YOUR ASSIGNMENT
Each line below from the "1.1.2 人民日益增长的体育需求" line through the "24,0 | 35,0 |" line, those two included, must be restated word for word; the pictures must not be.

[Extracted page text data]
==================================================

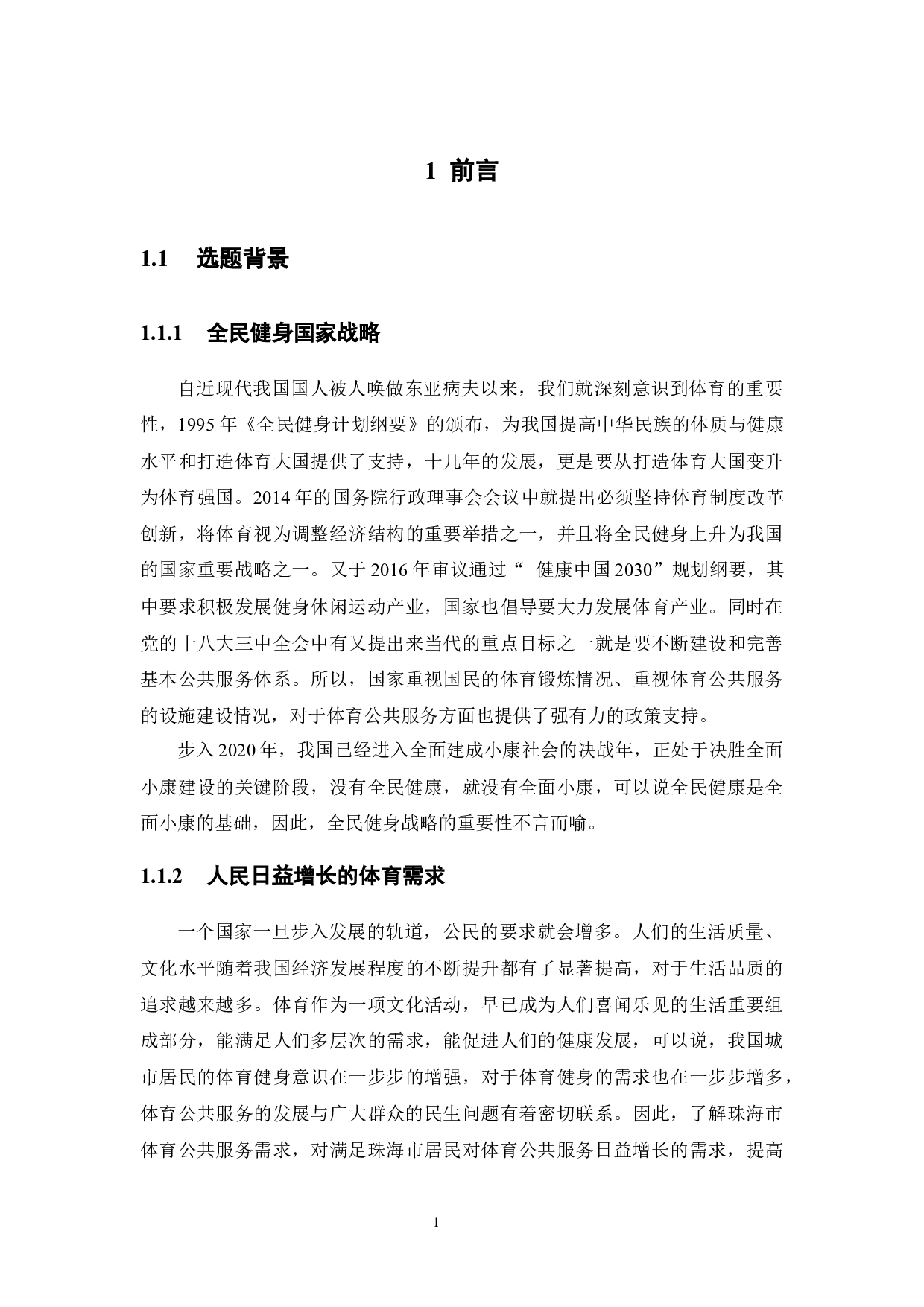 1 前言

1.1 选题背景

1.1.1 全民健身国家战略

自近现代我国国人被人唤做东亚病夫以来，我们就深刻意识到体育的重要性，1995 年《全民健身计划纲要》的颁布，为我国提高中华民族的体质与健康水平和打造体育大国提供了支持，十几年的发展，更是要从打造体育大国变升为体育强国。2014 年的国务院行政理事会会议中就提出必须坚持体育制度改革创新，将体育视为调整经济结构的重要举措之一，并且将全民健身上升为我国的国家重要战略之一。又于 2016 年审议通过“ 健康中国 2030”规划纲要，其中要求积极发展健身休闲运动产业，国家也倡导要大力发展体育产业。同时在党的十八大三中全会中有又提出来当代的重点目标之一就是要不断建设和完善基本公共服务体系。所以，国家重视国民的体育锻炼情况、重视体育公共服务的设施建设情况，对于体育公共服务方面也提供了强有力的政策支持。

步入 2020 年，我国已经进入全面建成小康社会的决战年，正处于决胜全面小康建设的关键阶段，没有全民健康，就没有全面小康，可以说全民健康是全面小康的基础，因此，全民健身战略的重要性不言而喻。

1.1.2 人民日益增长的体育需求

一个国家一旦步入发展的轨道，公民的要求就会增多。人们的生活质量、文化水平随着我国经济发展程度的不断提升都有了显著提高，对于生活品质的追求越来越多。体育作为一项文化活动，早已成为人们喜闻乐见的生活重要组成部分，能满足人们多层次的需求，能促进人们的健康发展，可以说，我国城市居民的体育健身意识在一步步的增强，对于体育健身的需求也在一步步增多，体育公共服务的发展与广大群众的民生问题有着密切联系。因此，了解珠海市体育公共服务需求，对满足珠海市居民对体育公共服务日益增长的需求，提高

1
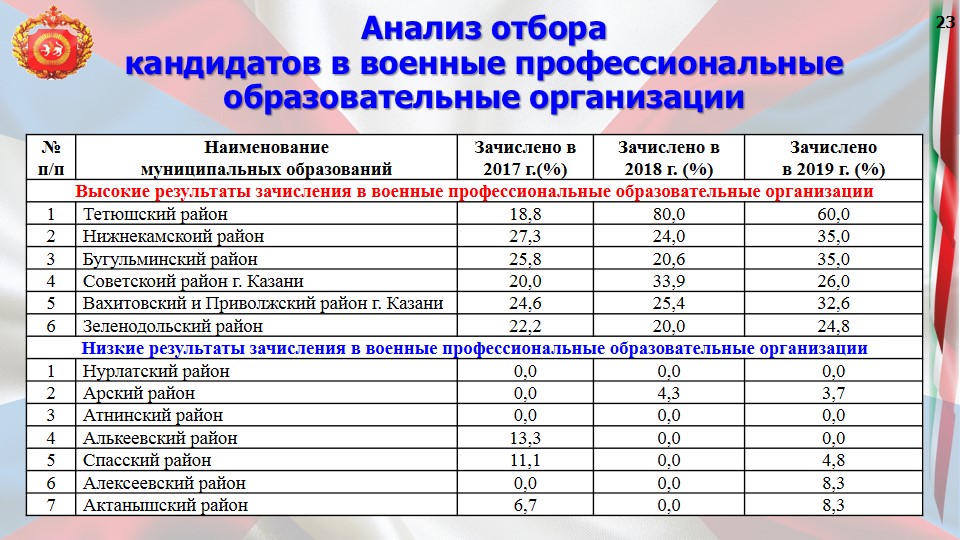 23

Анализ отбора кандидатов в военные профессиональные образовательные организации

| № п/п | Наименование муниципальных образований | Зачислено в 2017 г.(%) | Зачислено в 2018 г. (%) | Зачислено в 2019 г. (%) |
|---|---|---|---|---|
| Высокие результаты зачисления в военные профессиональные образовательные организации | | | | |
| 1 | Тетюшский район | 18,8 | 80,0 | 60,0 |
| 2 | Нижнекамский район | 27,3 | 24,0 | 35,0 |
| 3 | Бугульминский район | 25,8 | 20,6 | 35,0 |
| 4 | Советскоий район г. Казани | 20,0 | 33,9 | 26,0 |
| 5 | Вахитовский и Приволжский район г. Казани | 24,6 | 25,4 | 32,6 |
| 6 | Зеленодольский район | 22,2 | 20,0 | 24,8 |
| Низкие результаты зачисления в военные профессиональные образовательные организации | | | | |
| 1 | Нурлатский район | 0,0 | 0,0 | 0,0 |
| 2 | Арский район | 0,0 | 4,3 | 3,7 |
| 3 | Атнинский район | 0,0 | 0,0 | 0,0 |
| 4 | Алькеевский район | 13,3 | 0,0 | 0,0 |
| 5 | Спасский район | 11,1 | 0,0 | 4,8 |
| 6 | Алексеевский район | 0,0 | 0,0 | 8,3 |
| 7 | Актанышский район | 6,7 | 0,0 | 8,3 |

==================================================

EXERCISE SOLUTION
1.1.2 人民日益增长的体育需求

一个国家一旦步入发展的轨道，公民的要求就会增多。人们的生活质量、文化水平随着我国经济发展程度的不断提升都有了显著提高，对于生活品质的追求越来越多。体育作为一项文化活动，早已成为人们喜闻乐见的生活重要组成部分，能满足人们多层次的需求，能促进人们的健康发展，可以说，我国城市居民的体育健身意识在一步步的增强，对于体育健身的需求也在一步步增多，体育公共服务的发展与广大群众的民生问题有着密切联系。因此，了解珠海市体育公共服务需求，对满足珠海市居民对体育公共服务日益增长的需求，提高

1
 23

Анализ отбора кандидатов в военные профессиональные образовательные организации

| № п/п | Наименование муниципальных образований | Зачислено в 2017 г.(%) | Зачислено в 2018 г. (%) | Зачислено в 2019 г. (%) |
|---|---|---|---|---|
| Высокие результаты зачисления в военные профессиональные образовательные организации | | | | |
| 1 | Тетюшский район | 18,8 | 80,0 | 60,0 |
| 2 | Нижнекамский район | 27,3 | 24,0 | 35,0 |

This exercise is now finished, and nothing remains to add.